#### RECORDED INFORMATION
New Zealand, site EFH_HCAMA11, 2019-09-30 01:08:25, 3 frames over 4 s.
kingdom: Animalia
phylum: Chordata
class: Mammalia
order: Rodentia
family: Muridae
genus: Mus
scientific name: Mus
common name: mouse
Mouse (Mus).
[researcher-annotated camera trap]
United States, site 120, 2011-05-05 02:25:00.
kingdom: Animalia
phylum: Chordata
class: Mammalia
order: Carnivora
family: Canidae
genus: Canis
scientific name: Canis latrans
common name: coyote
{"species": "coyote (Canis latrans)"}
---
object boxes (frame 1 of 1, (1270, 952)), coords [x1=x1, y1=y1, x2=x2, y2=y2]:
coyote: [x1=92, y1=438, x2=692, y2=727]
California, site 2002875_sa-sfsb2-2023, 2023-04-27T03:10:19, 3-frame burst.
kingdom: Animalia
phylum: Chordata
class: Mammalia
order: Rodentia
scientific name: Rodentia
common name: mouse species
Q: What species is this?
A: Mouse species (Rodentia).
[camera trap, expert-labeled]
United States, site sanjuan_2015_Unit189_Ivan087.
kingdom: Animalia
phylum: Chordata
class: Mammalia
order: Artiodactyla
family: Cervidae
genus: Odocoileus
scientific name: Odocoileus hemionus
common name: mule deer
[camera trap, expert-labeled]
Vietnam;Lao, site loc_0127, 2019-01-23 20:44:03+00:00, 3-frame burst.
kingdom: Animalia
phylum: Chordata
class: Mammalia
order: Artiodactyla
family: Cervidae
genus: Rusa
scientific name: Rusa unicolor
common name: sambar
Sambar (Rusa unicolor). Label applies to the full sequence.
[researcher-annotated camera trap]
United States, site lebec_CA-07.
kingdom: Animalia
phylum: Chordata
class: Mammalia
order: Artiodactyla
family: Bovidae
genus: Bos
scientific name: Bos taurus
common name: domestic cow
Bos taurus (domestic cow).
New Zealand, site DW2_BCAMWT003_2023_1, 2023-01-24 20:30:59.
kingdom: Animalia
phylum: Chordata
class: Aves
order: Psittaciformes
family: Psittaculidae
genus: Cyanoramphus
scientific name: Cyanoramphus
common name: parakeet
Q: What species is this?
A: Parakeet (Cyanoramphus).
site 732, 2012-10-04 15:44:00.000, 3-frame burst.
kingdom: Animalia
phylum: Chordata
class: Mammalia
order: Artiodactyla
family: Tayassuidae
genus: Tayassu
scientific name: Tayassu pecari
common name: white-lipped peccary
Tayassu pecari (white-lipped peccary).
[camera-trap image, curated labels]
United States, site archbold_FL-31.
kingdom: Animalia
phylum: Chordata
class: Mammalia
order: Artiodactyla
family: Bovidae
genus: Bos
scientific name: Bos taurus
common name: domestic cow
########
What is wanted is every line above, written out exactly.

New Zealand, site EFH_HCAMA11, 2019-09-30 01:08:25, 3 frames over 4 s.
kingdom: Animalia
phylum: Chordata
class: Mammalia
order: Rodentia
family: Muridae
genus: Mus
scientific name: Mus
common name: mouse
Mouse (Mus).
[researcher-annotated camera trap]
United States, site 120, 2011-05-05 02:25:00.
kingdom: Animalia
phylum: Chordata
class: Mammalia
order: Carnivora
family: Canidae
genus: Canis
scientific name: Canis latrans
common name: coyote
{"species": "coyote (Canis latrans)"}
---
object boxes (frame 1 of 1, (1270, 952)), coords [x1=x1, y1=y1, x2=x2, y2=y2]:
coyote: [x1=92, y1=438, x2=692, y2=727]
California, site 2002875_sa-sfsb2-2023, 2023-04-27T03:10:19, 3-frame burst.
kingdom: Animalia
phylum: Chordata
class: Mammalia
order: Rodentia
scientific name: Rodentia
common name: mouse species
Q: What species is this?
A: Mouse species (Rodentia).
[camera trap, expert-labeled]
United States, site sanjuan_2015_Unit189_Ivan087.
kingdom: Animalia
phylum: Chordata
class: Mammalia
order: Artiodactyla
family: Cervidae
genus: Odocoileus
scientific name: Odocoileus hemionus
common name: mule deer
[camera trap, expert-labeled]
Vietnam;Lao, site loc_0127, 2019-01-23 20:44:03+00:00, 3-frame burst.
kingdom: Animalia
phylum: Chordata
class: Mammalia
order: Artiodactyla
family: Cervidae
genus: Rusa
scientific name: Rusa unicolor
common name: sambar
Sambar (Rusa unicolor). Label applies to the full sequence.
[researcher-annotated camera trap]
United States, site lebec_CA-07.
kingdom: Animalia
phylum: Chordata
class: Mammalia
order: Artiodactyla
family: Bovidae
genus: Bos
scientific name: Bos taurus
common name: domestic cow
Bos taurus (domestic cow).
New Zealand, site DW2_BCAMWT003_2023_1, 2023-01-24 20:30:59.
kingdom: Animalia
phylum: Chordata
class: Aves
order: Psittaciformes
family: Psittaculidae
genus: Cyanoramphus
scientific name: Cyanoramphus
common name: parakeet
Q: What species is this?
A: Parakeet (Cyanoramphus).
site 732, 2012-10-04 15:44:00.000, 3-frame burst.
kingdom: Animalia
phylum: Chordata
class: Mammalia
order: Artiodactyla
family: Tayassuidae
genus: Tayassu
scientific name: Tayassu pecari
common name: white-lipped peccary
Tayassu pecari (white-lipped peccary).
[camera-trap image, curated labels]
United States, site archbold_FL-31.
kingdom: Animalia
phylum: Chordata
class: Mammalia
order: Artiodactyla
family: Bovidae
genus: Bos
scientific name: Bos taurus
common name: domestic cow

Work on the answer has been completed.